### [What to produce]
Everything in the listing that follows should be reproduced exactly except the pictures.

### [Data shown]
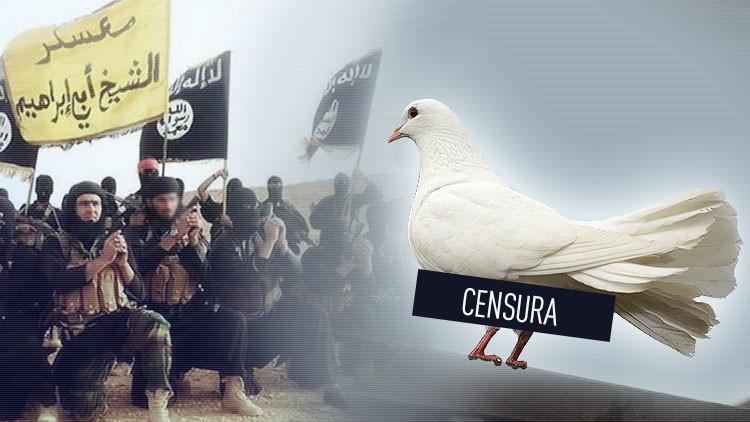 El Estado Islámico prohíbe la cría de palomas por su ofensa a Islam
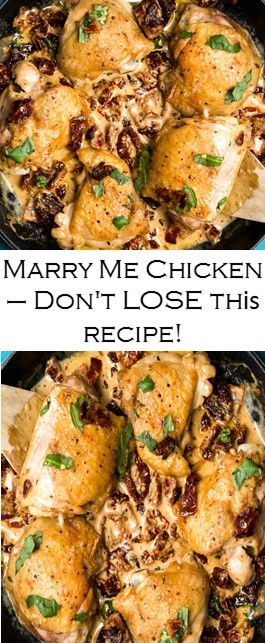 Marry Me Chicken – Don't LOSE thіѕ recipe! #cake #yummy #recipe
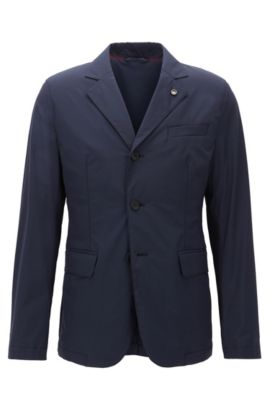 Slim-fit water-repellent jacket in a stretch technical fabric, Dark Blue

### [Finished exercise]
 El Estado Islámico prohíbe la cría de palomas por su ofensa a Islam
 Marry Me Chicken – Don't LOSE thіѕ recipe! #cake #yummy #recipe
 Slim-fit water-repellent jacket in a stretch technical fabric, Dark Blue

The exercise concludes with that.